Se o corpo se escoa e se deliquesce
enquanto o homem vive, a alma retece de contínuo o que for consumido. Forçoso será, por
conseguinte, que, no instante de morrer, ainda esteja a alma com a última vestimenta por
ela feia, só vindo a morrer antes da última. Desaparecida a alma, mostra, de pronto, o corpo
sua fraqueza natural e se desmancha pela putrefação. Por isso mesmo, com base nesses
argumentos não podemos confiar que nossa alma subsista algures depois da morte.
E se
alguém concedesse ao expositor de tua proposição mais ainda do que fazes e lhe desse de
barato não penas que nossas almas existem antes do tempo do nascimento, sendo que nada
impede, até mesmo depois de nossa morte, existirem algumas e continuarem a existir, e
muitas vezes renascerem e tornarem a morrer, por serem de natureza bastante forte para
suportar esses nascimentos sucessivos: se lhe concedêssemos esse ponto, de todo o jeito ele
se recusaria a admitir que a alma não se esgota nesses nascimentos sucessivos, para acabar
numa dessas últimas mortes, por desaparecer de todo.

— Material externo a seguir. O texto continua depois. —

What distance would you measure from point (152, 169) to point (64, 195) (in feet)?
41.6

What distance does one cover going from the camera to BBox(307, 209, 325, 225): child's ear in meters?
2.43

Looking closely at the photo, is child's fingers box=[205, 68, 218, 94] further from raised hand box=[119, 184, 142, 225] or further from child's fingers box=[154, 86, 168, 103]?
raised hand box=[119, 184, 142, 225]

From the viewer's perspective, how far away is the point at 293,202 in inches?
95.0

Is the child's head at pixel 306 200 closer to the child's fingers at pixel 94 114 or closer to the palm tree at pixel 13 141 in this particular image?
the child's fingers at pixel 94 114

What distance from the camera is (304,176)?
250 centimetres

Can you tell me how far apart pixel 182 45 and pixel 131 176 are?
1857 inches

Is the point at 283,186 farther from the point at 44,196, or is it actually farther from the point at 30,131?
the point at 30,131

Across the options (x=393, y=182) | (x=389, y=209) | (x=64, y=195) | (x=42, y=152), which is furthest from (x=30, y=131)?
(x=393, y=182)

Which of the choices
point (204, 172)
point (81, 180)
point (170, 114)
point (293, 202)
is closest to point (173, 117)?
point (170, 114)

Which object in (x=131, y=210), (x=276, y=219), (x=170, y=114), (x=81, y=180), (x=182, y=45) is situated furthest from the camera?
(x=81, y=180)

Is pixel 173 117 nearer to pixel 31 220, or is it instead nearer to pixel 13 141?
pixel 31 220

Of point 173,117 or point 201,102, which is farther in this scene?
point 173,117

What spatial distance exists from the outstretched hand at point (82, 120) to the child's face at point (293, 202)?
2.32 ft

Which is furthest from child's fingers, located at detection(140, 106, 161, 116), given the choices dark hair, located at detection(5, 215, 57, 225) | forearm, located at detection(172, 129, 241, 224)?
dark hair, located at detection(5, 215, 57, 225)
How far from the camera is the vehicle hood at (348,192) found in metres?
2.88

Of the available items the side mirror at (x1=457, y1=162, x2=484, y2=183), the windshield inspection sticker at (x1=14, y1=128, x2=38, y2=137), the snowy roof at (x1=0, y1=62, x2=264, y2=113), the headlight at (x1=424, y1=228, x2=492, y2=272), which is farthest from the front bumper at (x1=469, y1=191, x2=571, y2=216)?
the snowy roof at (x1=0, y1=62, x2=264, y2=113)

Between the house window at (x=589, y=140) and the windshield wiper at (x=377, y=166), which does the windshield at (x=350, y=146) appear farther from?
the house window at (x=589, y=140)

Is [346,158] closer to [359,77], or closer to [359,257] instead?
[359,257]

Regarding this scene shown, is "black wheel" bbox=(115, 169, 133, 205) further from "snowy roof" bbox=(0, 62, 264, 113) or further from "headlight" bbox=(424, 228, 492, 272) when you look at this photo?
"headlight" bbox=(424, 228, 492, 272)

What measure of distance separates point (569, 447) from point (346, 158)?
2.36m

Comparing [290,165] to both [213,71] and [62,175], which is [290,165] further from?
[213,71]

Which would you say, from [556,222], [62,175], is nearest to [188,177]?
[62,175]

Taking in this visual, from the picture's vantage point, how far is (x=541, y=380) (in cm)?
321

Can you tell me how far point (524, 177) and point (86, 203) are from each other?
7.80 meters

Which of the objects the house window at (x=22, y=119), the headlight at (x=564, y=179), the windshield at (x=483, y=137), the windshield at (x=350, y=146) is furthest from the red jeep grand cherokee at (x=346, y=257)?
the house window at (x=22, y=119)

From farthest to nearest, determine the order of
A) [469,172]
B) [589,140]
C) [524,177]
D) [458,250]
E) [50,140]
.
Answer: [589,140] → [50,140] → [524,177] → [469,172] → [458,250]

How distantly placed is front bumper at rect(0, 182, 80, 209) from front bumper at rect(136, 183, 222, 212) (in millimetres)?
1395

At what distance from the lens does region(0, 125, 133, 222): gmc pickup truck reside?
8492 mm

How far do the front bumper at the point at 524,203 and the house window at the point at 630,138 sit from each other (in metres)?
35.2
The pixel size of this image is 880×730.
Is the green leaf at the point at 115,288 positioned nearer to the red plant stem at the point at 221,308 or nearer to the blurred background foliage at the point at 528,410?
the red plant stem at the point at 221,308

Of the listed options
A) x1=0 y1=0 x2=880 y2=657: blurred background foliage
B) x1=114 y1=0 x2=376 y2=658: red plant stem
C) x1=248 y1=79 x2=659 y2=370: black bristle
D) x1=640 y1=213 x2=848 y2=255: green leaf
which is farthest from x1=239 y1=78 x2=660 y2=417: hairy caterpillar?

Dessa morte última, poderia
acrescentar, e dessa decomposição do corpo que leva para a alma a destruição, ninguém
pode ter conhecimento, por não estar em nós experimentá-la. Se as coisas se passam mesmo
dessa forma, por força terá de ser irracional a confiança de qualquer pessoa diante da morte,
a menos que esse alguém pudesse demonstrar que a alma é absolutamente imortal e
imperecível. Sendo isso impossível, não há como evitar que o moribundo se arreceie de que
no instante em que sua alma se desaparecer do corpo, venha a desaparecer de todo.